Me (Estonian) and husband (Indian) came to UK in October 2012. Before coming to UK me and my husband was living with my mother in law in the same house in India 1 year and 3 months. My husband was supporting mother ( paying house bills and buying food) 

Now we have been living in UK 18 months and we have 2 daughters ( 17 months and 5 days old). 

We want to bring my mother in law to the Uk to live with us because she is alone there and she has health problems. Husband is dead and the other son is working and living in another country. 

Now my husband and his brother are supporting her financially. My husband is sending money to his brother and in every 3-4 months when the brother is going to visit mother he gives money to her. We dont have much evidence that we are supporting her financially. But she is emotionally dependent. 

Documents what we have 

mothers passport
my ID card
*proof of their relationship to the EEA national *- marriage certificate,Deed of change of name, my husbands Birth certificate

*proof of dependency upon the EEA national* - emotional dependency, she is living alone and cant sleep at nights,Phone and skype calls ,brothers documentation that he is working and living in other country. Husbands death certificate.

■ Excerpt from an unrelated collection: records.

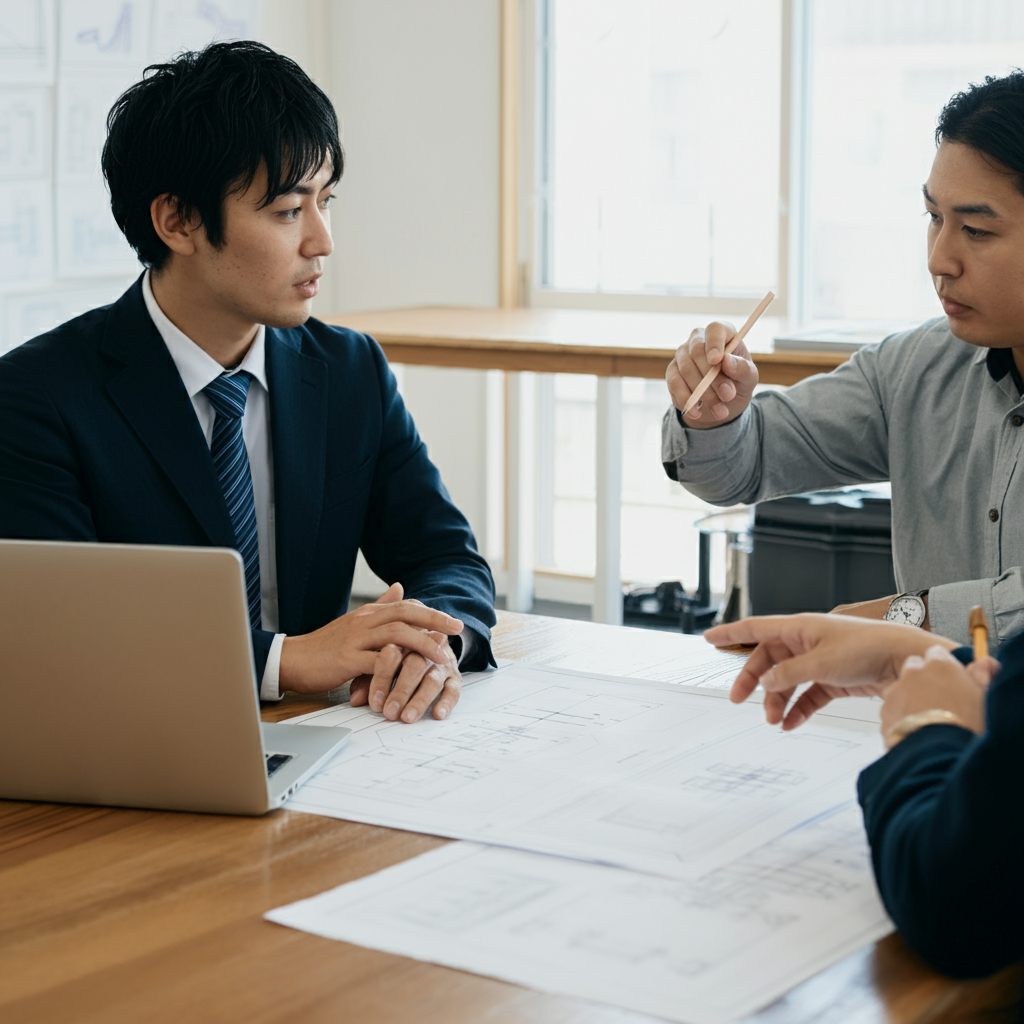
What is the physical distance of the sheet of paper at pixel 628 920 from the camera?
Result: 0.73 m

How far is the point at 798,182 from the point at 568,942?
3.45m

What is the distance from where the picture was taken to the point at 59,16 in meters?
3.54

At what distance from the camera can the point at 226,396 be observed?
4.96 feet

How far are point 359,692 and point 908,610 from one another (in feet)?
1.81

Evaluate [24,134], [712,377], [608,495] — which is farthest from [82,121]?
[712,377]

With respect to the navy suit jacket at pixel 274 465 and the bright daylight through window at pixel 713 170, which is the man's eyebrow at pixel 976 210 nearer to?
the navy suit jacket at pixel 274 465

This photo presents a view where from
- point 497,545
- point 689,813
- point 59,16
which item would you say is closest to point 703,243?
point 497,545

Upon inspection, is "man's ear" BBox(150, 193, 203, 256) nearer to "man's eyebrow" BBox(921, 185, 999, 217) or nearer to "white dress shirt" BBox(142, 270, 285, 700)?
"white dress shirt" BBox(142, 270, 285, 700)

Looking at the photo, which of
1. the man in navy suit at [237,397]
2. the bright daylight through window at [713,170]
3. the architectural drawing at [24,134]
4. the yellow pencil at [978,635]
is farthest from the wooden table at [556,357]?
the yellow pencil at [978,635]

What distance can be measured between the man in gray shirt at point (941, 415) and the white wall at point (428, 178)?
2.64 meters

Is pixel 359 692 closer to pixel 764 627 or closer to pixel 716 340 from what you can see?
pixel 764 627

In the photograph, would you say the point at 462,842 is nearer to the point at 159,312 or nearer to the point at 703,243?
the point at 159,312

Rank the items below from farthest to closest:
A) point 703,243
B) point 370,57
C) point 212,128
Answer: point 370,57 → point 703,243 → point 212,128

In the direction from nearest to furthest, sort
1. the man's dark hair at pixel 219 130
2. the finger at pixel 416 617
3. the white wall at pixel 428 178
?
the finger at pixel 416 617, the man's dark hair at pixel 219 130, the white wall at pixel 428 178
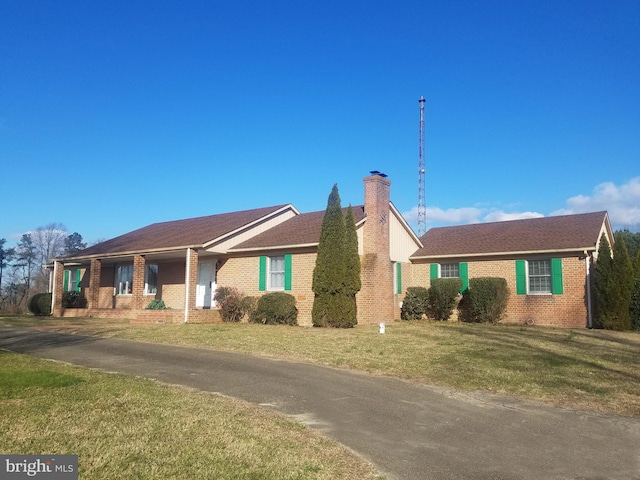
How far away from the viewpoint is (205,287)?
23.6 metres

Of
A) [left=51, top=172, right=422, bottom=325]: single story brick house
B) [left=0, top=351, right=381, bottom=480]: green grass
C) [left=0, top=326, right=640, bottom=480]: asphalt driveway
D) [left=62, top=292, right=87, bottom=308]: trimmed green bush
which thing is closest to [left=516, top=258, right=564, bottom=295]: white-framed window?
Result: [left=51, top=172, right=422, bottom=325]: single story brick house

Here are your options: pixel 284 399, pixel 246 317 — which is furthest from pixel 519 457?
pixel 246 317

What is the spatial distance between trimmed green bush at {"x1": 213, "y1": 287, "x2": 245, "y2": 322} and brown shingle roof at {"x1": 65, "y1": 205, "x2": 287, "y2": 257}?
222 cm

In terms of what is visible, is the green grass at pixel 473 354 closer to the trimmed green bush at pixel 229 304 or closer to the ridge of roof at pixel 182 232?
the trimmed green bush at pixel 229 304

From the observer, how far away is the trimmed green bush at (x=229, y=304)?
20734mm

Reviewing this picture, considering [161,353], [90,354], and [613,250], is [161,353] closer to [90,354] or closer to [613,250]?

*proof of having lived as part of the EEA national’s household*- pictures, letter from house secretary stating that we was living there before and now she is living alone 

That i am qualified person i have contract of employment, wage slips, letter from employer and residence document

Are this documents enough to show emotional dependency? 
Is there anything else we can provide to be successful ? 

Thanks, 

Sarah


----------



## AmyD (Jan 12, 2013)

I believe that in order to sponsor your mother in law, she must have been living with you in the EU before you came to the UK. The immigration system is not meant to allow every relative of every EU citizen's spouse into the UK.

Maybe someone else has a different opinion.


----------



## sarahstanley111 (May 23, 2014)

(a) any other family members, irrespective of their nationality, not falling under the definition in
point 2 of Article 2 who,* in the country from which they have come*, are dependants or
members of the household of the Union citizen having the primary right of residence, or
where serious health grounds strictly require the personal care of the family member by the
Union citizen;


How to understand that ? 

Thanks, 
Sarah


----------



## Joppa (Sep 7, 2009)

Home Office are really tightening up on issuing EEA family permit and residence card to those outside of immediate family members, and they expect dependency to mean destitution without constant financial support, and level of reliance to be substantial. Under EU rules, UK government is given substantial powers to scrutinise such applications 'extensively' - meaning they will not leave any stone unturned trying to deny.


----------